Contador de histórias




Já o afirmei aqui - penso eu…? - que Jeff Lemire é uma das minhas referências actuais e isso deve-se essencialmente aos seus argumentos para Black Hammer e Gideon Falls.
Lê-lo, agora como autor completo - o que não é para mim uma primeira vez - revela o que de melhor sabe fazer - contar histórias - mas comprova também um autor graficamente limitado.
Limitado - explicito já para que os leitores no final possam abandonar este texto com uma referência positiva, pois trata-se de uma bela leitura - no tratamento dos rostos, nalguma rigidez do traço - indubitavelmente ‘feio’, ‘agreste’, ‘duro’ - no vazio de fundos e cenários…
Mas, apesar disto, bem mais do que funcional quando o encarámos do ponto de vista da narrativa sequencial, pois toda a planificação, a ‘montagem’ das diferentes cenas, a utilização da ‘câmara’ que as expõe diante dos nossos olhos, a sua auto-suficiência em relação à exiguidade de texto escrito utilizado, uma série de pormenores que só a leitura revela, servem - e tão bem! - para guiar o leitor, destacar o que Lemire deseja, marcar o ritmo, quase sempre pausado do relato, levar-nos, sem quase darmos por isso, ao longo de quase três centenas de pranchas.
Três centenas de pranchas através das quais nos conta uma história aparentemente simples e linear: o reencontro entre Derek, um ex-jogador de hóquei no gelo, expulso da modalidade e com problemas de controlo de raiva, com a sua irmã Beth, drogada e em fuga de um ex-namorado violento e abusador, e a sua convivência numa cabana abandonada no meio do nada, numa tentativa de fuga dos respectivos problemas.
A história decorre numa pequena localidade isolada, algures no Canadá gelado, e a galeria de participantes é extremamente reduzida.
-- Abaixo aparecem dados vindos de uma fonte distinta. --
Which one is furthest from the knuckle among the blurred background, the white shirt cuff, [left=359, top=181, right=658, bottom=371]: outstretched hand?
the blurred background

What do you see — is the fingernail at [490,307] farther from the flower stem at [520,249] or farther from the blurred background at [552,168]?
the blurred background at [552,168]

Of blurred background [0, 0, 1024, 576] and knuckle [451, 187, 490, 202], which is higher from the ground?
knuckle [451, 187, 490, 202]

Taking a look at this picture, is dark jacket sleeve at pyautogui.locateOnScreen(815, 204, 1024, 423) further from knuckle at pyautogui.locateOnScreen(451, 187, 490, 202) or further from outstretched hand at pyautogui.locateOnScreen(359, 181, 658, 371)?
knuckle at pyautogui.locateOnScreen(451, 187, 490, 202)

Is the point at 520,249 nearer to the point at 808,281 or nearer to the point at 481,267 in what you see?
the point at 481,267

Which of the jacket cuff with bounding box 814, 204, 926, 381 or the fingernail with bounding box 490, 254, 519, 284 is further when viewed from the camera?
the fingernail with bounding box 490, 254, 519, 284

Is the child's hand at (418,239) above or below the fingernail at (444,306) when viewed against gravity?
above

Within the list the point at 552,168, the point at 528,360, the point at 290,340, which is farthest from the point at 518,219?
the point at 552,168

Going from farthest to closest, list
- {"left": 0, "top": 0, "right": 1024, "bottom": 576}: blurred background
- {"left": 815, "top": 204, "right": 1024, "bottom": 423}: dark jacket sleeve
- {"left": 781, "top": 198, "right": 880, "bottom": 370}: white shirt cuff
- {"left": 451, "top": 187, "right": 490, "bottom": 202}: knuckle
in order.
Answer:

Mas suficiente para criar uma história forte, humana, sobre pôr fim a um ciclo (hereditário) de violência familiar, ao longo da qual lampejos do passado - coloridos, em contraste com a maioria das páginas a preto e branco e com aguadas de cinzento - nos vão contar o que sucedeu a Derek e Beth e os levou a mergulharem numa espiral de auto-destruição.
O fortalecimento de relações que as dificuldades tantas vezes causam, o retrato cru e despido de preconceitos que Lemire apresenta, a busca nas raízes da força necessária para vencer o presente, são outros pontos fundamentais de uma história que apresenta como remate - não posfácio! - uma atitude surpreendente e inesperada capaz de aquecer os corações que o gelo e a neve canadianos possam ter arrefecido ao longo da leitura.

Roughneck
Jeff Lemire
G. Floy
Portugal, Abril de 2020
190 x 280 mm, 272 p., pb+cinza/cor, capa dura
30,00 €

(imagens disponibilizadas pela editora G. Floy; clicar nelas para as aproveitar em toda a sua extensão)

1 comentário:

  1. Grande leitura... comprei a versão original muito antes de saber do lançamento da versão portuguesa. Tirando raras exepções, Jeff Lemire não desilude. Essex County é talvez a sua maior obra. Quanto à arte, não é efetivamente para todos... eu gosto bastante!